The Minster Way is a 50 mile long distance trail linking the Minsters of York and Beverley passing through the Vale of York, The Yorkshire Wolds and Holderness. I began the walk in York on the last Sunday in January intending to walk to Stamford Bridge, a distance of 13 miles. Leaving York via Lendal Bridge the route follows the Ouse until Fulford where it leaves the city and heads into flat farmland.
My interest though was in Fulford which was the scene of the first of three battles in the momentous year of 1066. On the 20th September the northern earls Edwin and Morcar were defeated by the Viking army of King Harald Hardrada. The Vikings withdrew to await hostages after agreeing not to sack York.
Some of the site is not built upon and now as it was then it is very swampy and muddy and I carried a lot of that mud with me through the Vale of York. I managed to scrape some of it off climbing the steps to the bridge that crosses the busy A64 before heading across Heslington Common.
Road walking is not one of my favourite pastimes but I was glad of it for the next mile or so as a relief from the cloying mud and it was a pleasant way to cross Langwith Stray. The next track across Kexby Stray wasn’t too bad either but I was to pay for it as I entered the charmingly named Rabbit Warren Wood. Crossing a stile, I slid downhill coating my jacket and pack with thick grey mud which, in the cold wind chilled me to the bone.

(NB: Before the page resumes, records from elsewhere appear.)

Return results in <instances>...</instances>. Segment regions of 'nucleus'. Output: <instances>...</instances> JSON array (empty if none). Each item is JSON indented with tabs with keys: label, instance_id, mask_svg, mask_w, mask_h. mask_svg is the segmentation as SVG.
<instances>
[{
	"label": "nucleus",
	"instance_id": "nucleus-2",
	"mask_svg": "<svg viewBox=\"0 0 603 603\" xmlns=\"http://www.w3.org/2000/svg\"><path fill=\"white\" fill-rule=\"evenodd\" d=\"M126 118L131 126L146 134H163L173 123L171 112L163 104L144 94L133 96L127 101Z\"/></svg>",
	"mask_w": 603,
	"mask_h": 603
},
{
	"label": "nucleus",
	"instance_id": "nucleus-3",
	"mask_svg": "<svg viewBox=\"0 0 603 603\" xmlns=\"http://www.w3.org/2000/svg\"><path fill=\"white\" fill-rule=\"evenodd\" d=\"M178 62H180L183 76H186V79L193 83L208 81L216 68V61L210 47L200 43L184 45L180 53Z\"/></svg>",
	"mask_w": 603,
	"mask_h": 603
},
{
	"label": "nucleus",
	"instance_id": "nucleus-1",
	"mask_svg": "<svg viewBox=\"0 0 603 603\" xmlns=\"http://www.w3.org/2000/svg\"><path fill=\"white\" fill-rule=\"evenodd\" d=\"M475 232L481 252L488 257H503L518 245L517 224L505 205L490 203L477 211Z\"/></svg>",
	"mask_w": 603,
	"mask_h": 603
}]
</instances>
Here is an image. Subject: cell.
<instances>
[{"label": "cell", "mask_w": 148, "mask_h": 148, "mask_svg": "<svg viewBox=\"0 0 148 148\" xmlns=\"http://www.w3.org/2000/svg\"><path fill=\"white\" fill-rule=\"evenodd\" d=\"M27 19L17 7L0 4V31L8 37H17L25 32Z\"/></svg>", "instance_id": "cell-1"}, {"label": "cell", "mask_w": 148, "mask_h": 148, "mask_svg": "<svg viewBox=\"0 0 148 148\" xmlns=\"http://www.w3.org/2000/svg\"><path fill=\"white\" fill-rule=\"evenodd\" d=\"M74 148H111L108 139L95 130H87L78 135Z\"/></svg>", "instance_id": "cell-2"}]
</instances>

As I expected, the wood was boggy and I was glad to leave it at White Carr farm where I had my lunch beside a dismantled railway line.
At Scoreby I crossed the A1079 and plodded through more muddy farmland and dripping woodland before emerging a mile and half further down the same road. At least now I would be walking for the last 4 miles beside the River Derwent which I was looking forward to.
The two bridges are the more modern road bridge whilst behind it is Kexby old bridge a scheduled ancient monument built in 1650. The Derwent, swollen by heavy rain and snowmelt rushed and gurgled on my right as I walked along the very muddy path and to my left was evidence that it had recently burst it’s banks .
These lakes were home to hundreds of noisy seabirds. The River Derwent rises on Lilla Rig in the North York Moors flowing south before turning west it is connected to the North Sea at Scarborough by the sea cut which I followed in the Tabular hills walk. It flows west then south again before joining the Ouse at Barmby Barrage. Happily, for the sake of my boots I was only following it to Stamford Bridge and the bridge which gives the village it’s name was soon in view.
The Battle of Stamford Bridge took place on the 25th September 1066 and was an utter defeat for the Viking army taken by surprise by the speed in which the English King Harold had raced North with his forces. Of the 300 longship’s which had brought the Vikings across the sea only 26 were required to take the survivors home. King Harold had no time to celebrate as he had to turn south and fight again at Hastings.
Having walked 13 miles through two battlefields and endless mud I too had no time to celebrate as it was time for me to head home, however, in the absence of a longship and having had enough of rivers I turned my Kia east and home.